I had heard spam could be a big issue with a forum, but I don’t really have that problem. I had a bunch of spammy sign-ups with TropicalBirds.com, so I made it so that I need to approve all new members.

Forums can be successful, but those require significant moderation efforts and time to contribute. If you are thinking about adding a forum to your website in order to make it come to life, it could be a waste of time and money if you are committed to running it. Forums can be very good for a developed domain name, but they certainly aren’t a magic bullet.

8 COMMENTS

  1. I have a forum on my Caribbean country site and most of the posts and comments are very targeted and informational. Since I get an email every time someone posts, I can see the comment spammers but there aren’t many. I can delete and ban their IP with two clicks so it’s worth the time to provide a “forum” for people to interact.

    As with most forums, traffic is moderate and revenue is light.

  2. I have the same issue on some of my sites, it is hard to get a forum started and get it used by members on a regular basis. Maybe it’s harder these days because there are already so many places where people can interact. Getting a forum up and running probably takes the same amount of effort as full website development – it’s not something you can set up one time and let build – though there may be exceptions.

  3. You’re looking at it from too short horizon. I’ve seen your TB.com forum and its I think great. But developing forum to lively site takes years, not months. Key is activity there – people signup only if they see really recent points (say from past hour max. days). This will not happen in short time, it takes much patience and seen from domainer view is not something I’d recommend (if you don’t post yourself, you will pay too much for continual seeding).
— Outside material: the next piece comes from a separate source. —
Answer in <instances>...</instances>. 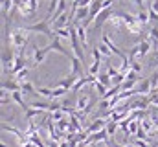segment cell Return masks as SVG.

    But if you have unique forum in some kind of way, it works.

  4. And one more thing: approving registrations manually is just no-no. People want to register and post just right and you are losing their immediate attention if you force them to wait till another day.

    In my experience only about 40% of new registrations are done without motive of immediate posting (but mainly just for curiosity). And key is to start notifying this non-posters group through e-mail and turn them to posters.

    One thing that is sure to work is placing welcome box or header promoting registrations (and posting in later phases). You can read more about that on:
    http://www.vbulletin.org/forum/showthread.php?t=119572
    (but download and viewing attachments requires being vB customer)

  5. I’ve had the same experience as you Elliot. I think if you’re going to add forums to your site you really have to put the time in to make them a success.

    Many people expect forums to just grow organically which is rare since people like visiting forums that already have an active community.